_TASK DESCRIPTION_
The span to repeat in the listing below runs from the line containing "Rastro del otoño" to the line containing "Retrato do homem", inclusive. Repeat it exactly, and only it.

_MATERIAL PROVIDED_
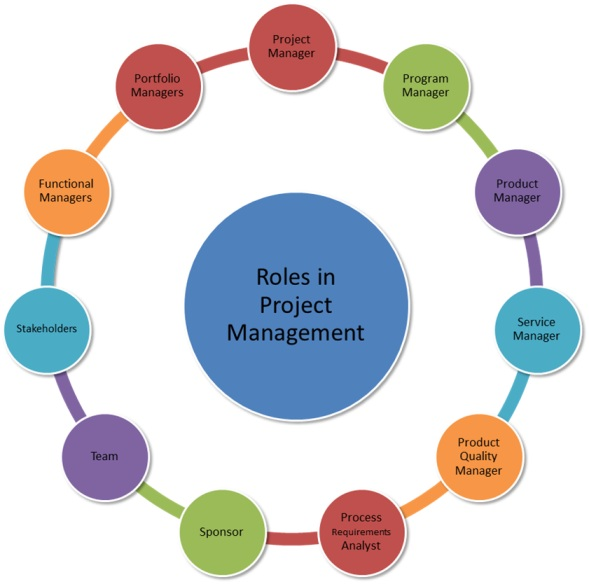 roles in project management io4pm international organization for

* * *

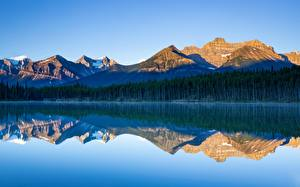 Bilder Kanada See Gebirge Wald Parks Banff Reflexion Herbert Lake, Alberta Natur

---

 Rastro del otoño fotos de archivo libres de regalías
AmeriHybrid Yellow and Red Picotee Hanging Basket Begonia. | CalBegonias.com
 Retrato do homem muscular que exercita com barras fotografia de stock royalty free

_YOUR RESPONSE_
 Rastro del otoño fotos de archivo libres de regalías
AmeriHybrid Yellow and Red Picotee Hanging Basket Begonia. | CalBegonias.com
 Retrato do homem muscular que exercita com barras fotografia de stock royalty free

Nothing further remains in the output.